Written instruction: Switch "decorative turret" to "ornate tower" in the lines from the one containing "Examining the point" through the final line, inclusive, and return only those lines with everything else unchanged.

Exercise data:
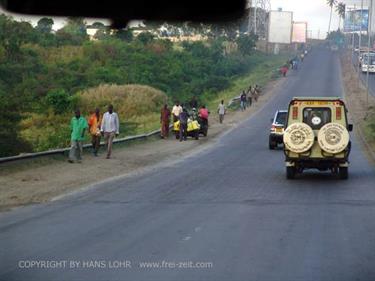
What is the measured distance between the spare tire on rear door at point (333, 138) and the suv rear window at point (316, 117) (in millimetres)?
1128

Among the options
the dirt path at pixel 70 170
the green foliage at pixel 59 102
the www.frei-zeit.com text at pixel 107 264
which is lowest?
the green foliage at pixel 59 102

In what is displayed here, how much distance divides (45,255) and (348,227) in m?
5.20

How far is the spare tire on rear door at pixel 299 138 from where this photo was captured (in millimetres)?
22078

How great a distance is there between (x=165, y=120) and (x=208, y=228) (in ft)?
86.3

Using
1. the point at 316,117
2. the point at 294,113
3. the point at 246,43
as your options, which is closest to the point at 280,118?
the point at 294,113

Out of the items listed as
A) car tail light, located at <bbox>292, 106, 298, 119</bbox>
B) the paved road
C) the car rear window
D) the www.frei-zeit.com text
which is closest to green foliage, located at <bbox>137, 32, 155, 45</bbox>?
the car rear window

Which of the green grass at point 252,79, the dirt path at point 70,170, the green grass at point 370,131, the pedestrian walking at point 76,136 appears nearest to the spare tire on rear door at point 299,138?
the dirt path at point 70,170

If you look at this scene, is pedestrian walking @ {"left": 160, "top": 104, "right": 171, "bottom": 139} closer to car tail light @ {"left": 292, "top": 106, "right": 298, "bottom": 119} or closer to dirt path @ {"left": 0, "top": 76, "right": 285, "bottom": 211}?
dirt path @ {"left": 0, "top": 76, "right": 285, "bottom": 211}

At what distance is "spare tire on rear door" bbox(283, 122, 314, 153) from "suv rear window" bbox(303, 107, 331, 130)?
0.99m

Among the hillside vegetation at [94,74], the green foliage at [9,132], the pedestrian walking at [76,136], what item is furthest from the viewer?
the hillside vegetation at [94,74]

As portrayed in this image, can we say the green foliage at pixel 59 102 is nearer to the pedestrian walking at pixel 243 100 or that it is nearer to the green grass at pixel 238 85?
the green grass at pixel 238 85

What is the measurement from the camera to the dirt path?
19.0 meters

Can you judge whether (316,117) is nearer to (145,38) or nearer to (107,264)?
(107,264)

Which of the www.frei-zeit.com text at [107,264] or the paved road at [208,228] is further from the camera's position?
the www.frei-zeit.com text at [107,264]
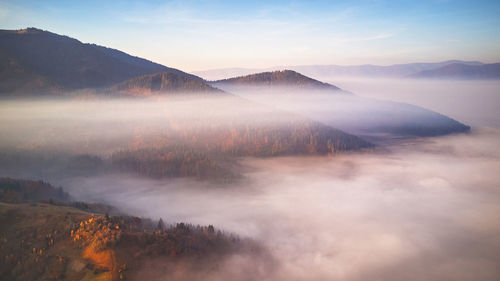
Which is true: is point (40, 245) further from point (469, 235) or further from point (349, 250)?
point (469, 235)

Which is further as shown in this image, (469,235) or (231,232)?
(469,235)

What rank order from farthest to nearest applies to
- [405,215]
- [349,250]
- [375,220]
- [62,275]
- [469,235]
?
[405,215] → [375,220] → [469,235] → [349,250] → [62,275]

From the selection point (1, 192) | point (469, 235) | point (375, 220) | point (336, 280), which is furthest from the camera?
point (375, 220)

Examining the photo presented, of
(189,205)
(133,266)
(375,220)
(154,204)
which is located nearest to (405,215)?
→ (375,220)

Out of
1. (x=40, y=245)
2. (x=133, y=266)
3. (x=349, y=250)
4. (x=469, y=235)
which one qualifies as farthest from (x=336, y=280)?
(x=469, y=235)

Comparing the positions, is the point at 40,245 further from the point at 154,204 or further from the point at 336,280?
the point at 154,204

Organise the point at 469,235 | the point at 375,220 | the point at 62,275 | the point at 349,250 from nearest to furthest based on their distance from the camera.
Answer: the point at 62,275
the point at 349,250
the point at 469,235
the point at 375,220

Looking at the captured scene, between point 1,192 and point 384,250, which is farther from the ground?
point 1,192

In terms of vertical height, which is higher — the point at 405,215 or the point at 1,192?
the point at 1,192

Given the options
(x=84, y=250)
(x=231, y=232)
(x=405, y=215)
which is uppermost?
(x=84, y=250)
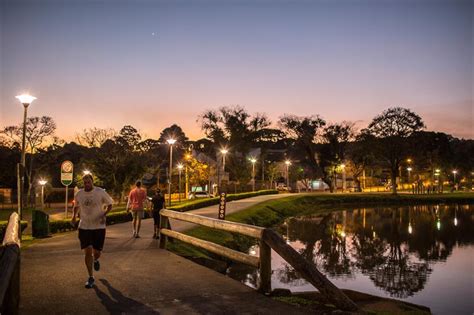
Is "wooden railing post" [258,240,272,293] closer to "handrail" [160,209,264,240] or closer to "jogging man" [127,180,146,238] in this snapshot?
"handrail" [160,209,264,240]

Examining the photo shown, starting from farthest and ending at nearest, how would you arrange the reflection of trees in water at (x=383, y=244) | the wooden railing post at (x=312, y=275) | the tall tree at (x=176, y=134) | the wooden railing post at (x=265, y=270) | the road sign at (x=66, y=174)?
1. the tall tree at (x=176, y=134)
2. the road sign at (x=66, y=174)
3. the reflection of trees in water at (x=383, y=244)
4. the wooden railing post at (x=265, y=270)
5. the wooden railing post at (x=312, y=275)

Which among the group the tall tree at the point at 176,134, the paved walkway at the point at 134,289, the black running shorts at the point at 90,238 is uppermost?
the tall tree at the point at 176,134

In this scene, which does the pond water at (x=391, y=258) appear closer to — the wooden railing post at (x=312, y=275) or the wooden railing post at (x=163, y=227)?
the wooden railing post at (x=163, y=227)

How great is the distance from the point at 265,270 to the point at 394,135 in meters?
60.3

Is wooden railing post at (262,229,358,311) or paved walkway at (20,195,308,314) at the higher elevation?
wooden railing post at (262,229,358,311)

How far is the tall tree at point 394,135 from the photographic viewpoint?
6350 cm

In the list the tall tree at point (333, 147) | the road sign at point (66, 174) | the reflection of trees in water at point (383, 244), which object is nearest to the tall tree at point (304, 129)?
the tall tree at point (333, 147)

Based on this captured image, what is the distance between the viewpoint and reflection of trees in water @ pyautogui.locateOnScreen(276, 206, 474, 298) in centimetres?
1709

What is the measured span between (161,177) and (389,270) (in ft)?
187

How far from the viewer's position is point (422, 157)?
245ft

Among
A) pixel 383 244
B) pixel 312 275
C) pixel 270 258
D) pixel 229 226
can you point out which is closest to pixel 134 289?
pixel 229 226

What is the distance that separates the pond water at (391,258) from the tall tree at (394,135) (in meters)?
25.8

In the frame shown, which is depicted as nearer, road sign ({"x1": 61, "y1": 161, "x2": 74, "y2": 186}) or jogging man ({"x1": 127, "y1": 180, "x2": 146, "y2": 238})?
jogging man ({"x1": 127, "y1": 180, "x2": 146, "y2": 238})

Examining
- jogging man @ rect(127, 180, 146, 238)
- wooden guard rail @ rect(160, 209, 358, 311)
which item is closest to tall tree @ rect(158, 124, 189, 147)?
jogging man @ rect(127, 180, 146, 238)
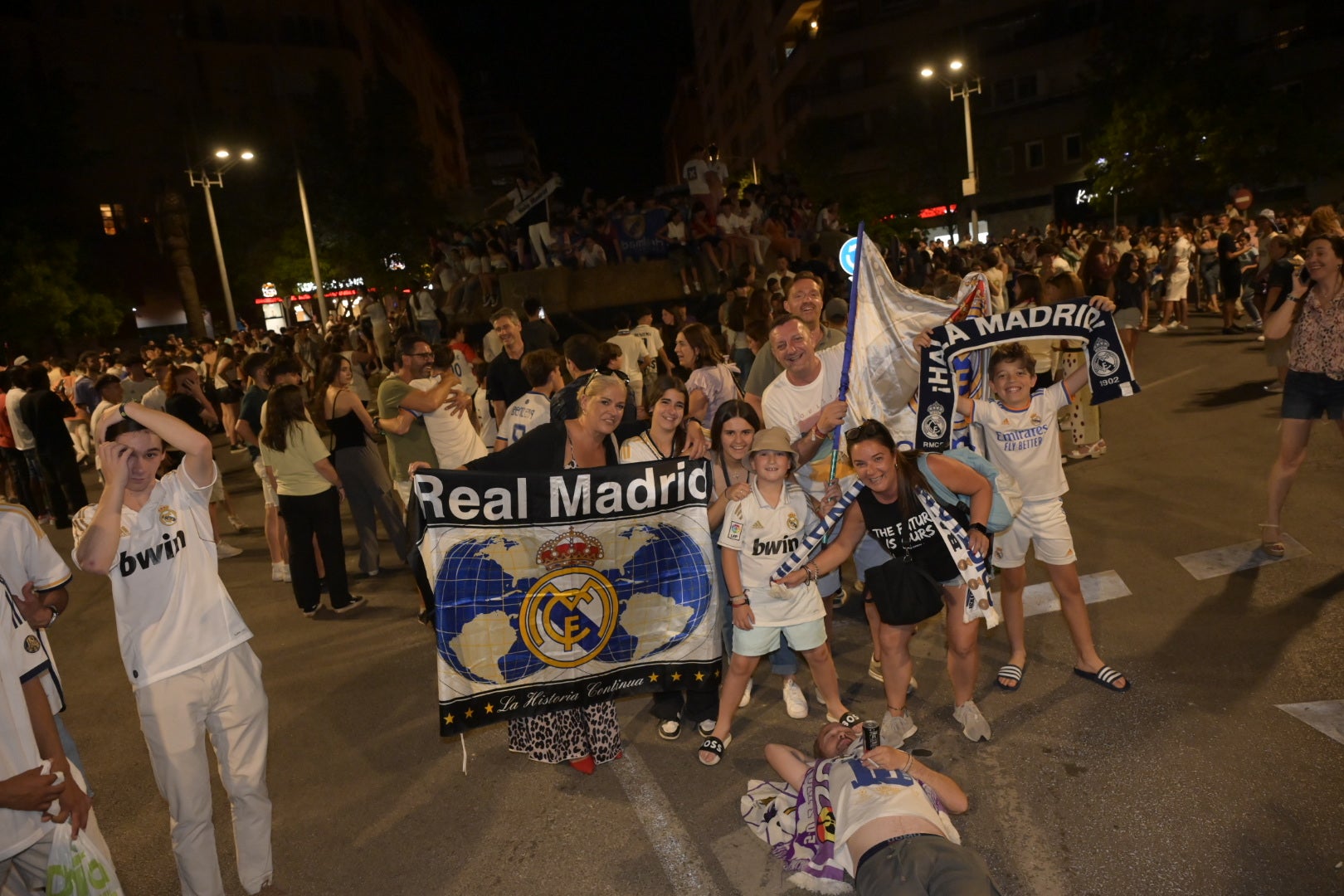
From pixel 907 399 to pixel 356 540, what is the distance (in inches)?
258

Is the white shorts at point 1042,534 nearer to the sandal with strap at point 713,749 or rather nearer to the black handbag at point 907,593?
the black handbag at point 907,593

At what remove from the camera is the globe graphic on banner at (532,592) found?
461cm

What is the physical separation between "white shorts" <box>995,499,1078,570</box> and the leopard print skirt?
2421mm

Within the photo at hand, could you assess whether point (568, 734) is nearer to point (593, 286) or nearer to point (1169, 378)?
point (1169, 378)

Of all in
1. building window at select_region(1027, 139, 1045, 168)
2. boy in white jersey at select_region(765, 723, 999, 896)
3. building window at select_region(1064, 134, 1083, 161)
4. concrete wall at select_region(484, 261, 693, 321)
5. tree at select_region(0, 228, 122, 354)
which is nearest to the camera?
boy in white jersey at select_region(765, 723, 999, 896)

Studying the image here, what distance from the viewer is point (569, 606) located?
187 inches

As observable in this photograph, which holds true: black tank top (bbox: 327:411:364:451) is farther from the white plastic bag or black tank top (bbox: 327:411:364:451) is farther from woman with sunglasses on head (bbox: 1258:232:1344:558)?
woman with sunglasses on head (bbox: 1258:232:1344:558)

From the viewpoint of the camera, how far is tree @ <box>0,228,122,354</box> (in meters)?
32.8

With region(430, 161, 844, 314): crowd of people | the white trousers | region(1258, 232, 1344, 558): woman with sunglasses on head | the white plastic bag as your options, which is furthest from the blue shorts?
region(430, 161, 844, 314): crowd of people

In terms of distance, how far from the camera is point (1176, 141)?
38312 mm

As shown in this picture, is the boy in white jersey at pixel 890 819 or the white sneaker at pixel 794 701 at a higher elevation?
the boy in white jersey at pixel 890 819

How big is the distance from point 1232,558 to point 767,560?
4098 millimetres

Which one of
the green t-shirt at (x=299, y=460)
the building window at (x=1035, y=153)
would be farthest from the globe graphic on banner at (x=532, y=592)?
the building window at (x=1035, y=153)

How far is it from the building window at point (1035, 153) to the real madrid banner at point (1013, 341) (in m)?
49.7
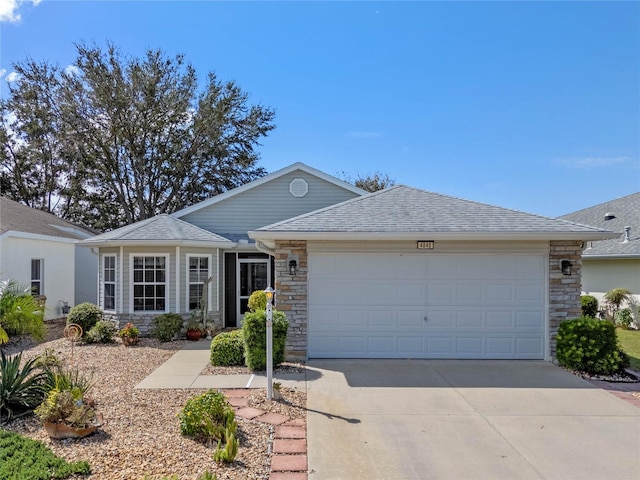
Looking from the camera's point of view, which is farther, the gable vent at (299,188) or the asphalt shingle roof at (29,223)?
the gable vent at (299,188)

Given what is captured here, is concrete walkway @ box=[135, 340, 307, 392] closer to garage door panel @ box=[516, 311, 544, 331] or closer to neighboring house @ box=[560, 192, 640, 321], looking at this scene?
garage door panel @ box=[516, 311, 544, 331]

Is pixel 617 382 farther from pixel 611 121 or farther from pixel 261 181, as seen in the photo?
pixel 261 181

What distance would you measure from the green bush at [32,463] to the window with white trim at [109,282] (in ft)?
25.9

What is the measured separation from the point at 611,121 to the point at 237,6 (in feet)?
36.6

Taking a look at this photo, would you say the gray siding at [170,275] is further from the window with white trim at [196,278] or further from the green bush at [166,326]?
the green bush at [166,326]

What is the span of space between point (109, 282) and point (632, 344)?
14.4m

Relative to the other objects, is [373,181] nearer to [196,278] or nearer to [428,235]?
[196,278]

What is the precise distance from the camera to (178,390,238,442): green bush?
14.3 feet

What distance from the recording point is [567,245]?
813 cm

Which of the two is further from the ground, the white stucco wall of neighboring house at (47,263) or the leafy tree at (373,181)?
the leafy tree at (373,181)

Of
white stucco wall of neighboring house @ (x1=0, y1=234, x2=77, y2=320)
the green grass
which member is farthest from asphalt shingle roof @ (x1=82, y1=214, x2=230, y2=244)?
the green grass

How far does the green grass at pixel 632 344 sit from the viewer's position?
28.0 feet

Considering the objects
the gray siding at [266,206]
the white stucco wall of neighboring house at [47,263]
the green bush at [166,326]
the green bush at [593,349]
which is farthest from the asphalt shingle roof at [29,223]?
the green bush at [593,349]

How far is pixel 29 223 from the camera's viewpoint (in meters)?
14.3
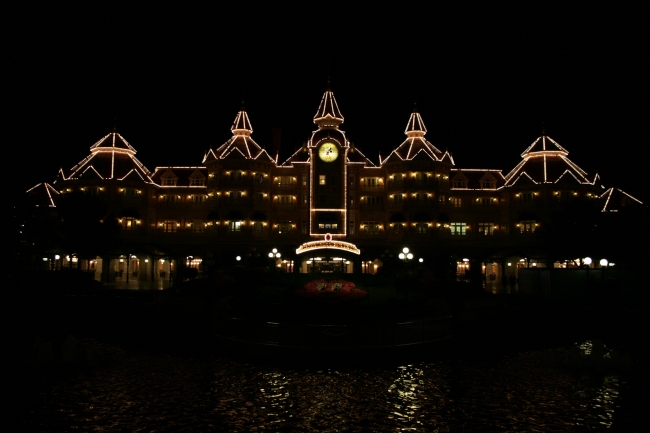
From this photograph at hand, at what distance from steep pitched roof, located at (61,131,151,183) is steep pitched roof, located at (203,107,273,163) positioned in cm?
924

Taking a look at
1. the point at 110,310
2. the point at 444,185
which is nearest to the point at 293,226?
the point at 444,185

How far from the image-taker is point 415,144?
7512 centimetres

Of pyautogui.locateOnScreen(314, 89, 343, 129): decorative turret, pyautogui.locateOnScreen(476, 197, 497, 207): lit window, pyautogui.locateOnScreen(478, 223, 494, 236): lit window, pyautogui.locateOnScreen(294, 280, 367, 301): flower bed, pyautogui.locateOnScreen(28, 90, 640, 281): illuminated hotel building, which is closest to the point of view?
pyautogui.locateOnScreen(294, 280, 367, 301): flower bed

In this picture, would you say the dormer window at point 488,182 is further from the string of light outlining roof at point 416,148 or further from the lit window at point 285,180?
the lit window at point 285,180

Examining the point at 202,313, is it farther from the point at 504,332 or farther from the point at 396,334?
the point at 504,332

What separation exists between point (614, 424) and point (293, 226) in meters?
57.7

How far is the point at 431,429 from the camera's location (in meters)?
16.7

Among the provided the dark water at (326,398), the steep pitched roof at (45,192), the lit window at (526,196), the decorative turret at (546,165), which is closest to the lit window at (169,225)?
the steep pitched roof at (45,192)

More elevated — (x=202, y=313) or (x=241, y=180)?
(x=241, y=180)

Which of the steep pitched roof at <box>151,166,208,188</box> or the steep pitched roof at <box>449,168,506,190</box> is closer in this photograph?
the steep pitched roof at <box>151,166,208,188</box>

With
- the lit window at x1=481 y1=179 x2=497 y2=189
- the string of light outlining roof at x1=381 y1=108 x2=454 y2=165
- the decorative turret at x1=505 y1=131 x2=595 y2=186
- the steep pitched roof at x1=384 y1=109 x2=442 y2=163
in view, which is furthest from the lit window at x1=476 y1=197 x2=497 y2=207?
the steep pitched roof at x1=384 y1=109 x2=442 y2=163

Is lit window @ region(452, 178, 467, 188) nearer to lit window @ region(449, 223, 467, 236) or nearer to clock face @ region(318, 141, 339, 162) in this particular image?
lit window @ region(449, 223, 467, 236)

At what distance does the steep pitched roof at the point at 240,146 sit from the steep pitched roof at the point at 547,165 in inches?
1274

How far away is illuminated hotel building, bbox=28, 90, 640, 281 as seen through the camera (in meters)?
69.6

Result:
Examining the point at 202,313, is it farther from the point at 504,332 or farther from the point at 396,334?
the point at 504,332

What separation exists between point (614, 424) and point (293, 226) in meters?
57.7

How far is the point at 431,429 from the camera's location (in meters)?
16.7

Among the provided the dark water at (326,398), the steep pitched roof at (45,192), the lit window at (526,196), the ornate tower at (546,165), which is closest to the lit window at (169,225)?
the steep pitched roof at (45,192)

More elevated — (x=202, y=313) or (x=241, y=180)?
(x=241, y=180)

Which of the steep pitched roof at <box>151,166,208,188</box> or the steep pitched roof at <box>449,168,506,190</box> is closer in this photograph?
the steep pitched roof at <box>151,166,208,188</box>

With
- the lit window at x1=481 y1=179 x2=497 y2=189
- the string of light outlining roof at x1=381 y1=108 x2=454 y2=165
- the ornate tower at x1=505 y1=131 x2=595 y2=186
- the steep pitched roof at x1=384 y1=109 x2=442 y2=163
in view, which is furthest from the lit window at x1=476 y1=197 x2=497 y2=207?
the steep pitched roof at x1=384 y1=109 x2=442 y2=163

Is lit window @ region(452, 178, 467, 188) nearer to lit window @ region(449, 223, 467, 236) or nearer to clock face @ region(318, 141, 339, 162) in this particular image?
lit window @ region(449, 223, 467, 236)

At what distance does the steep pitched roof at the point at 240,146 sit from the steep pitched roof at the point at 547,165 in inches?
1274

How far away is illuminated hotel building, bbox=28, 90, 640, 281 as seen through the camera (in meters)?
69.6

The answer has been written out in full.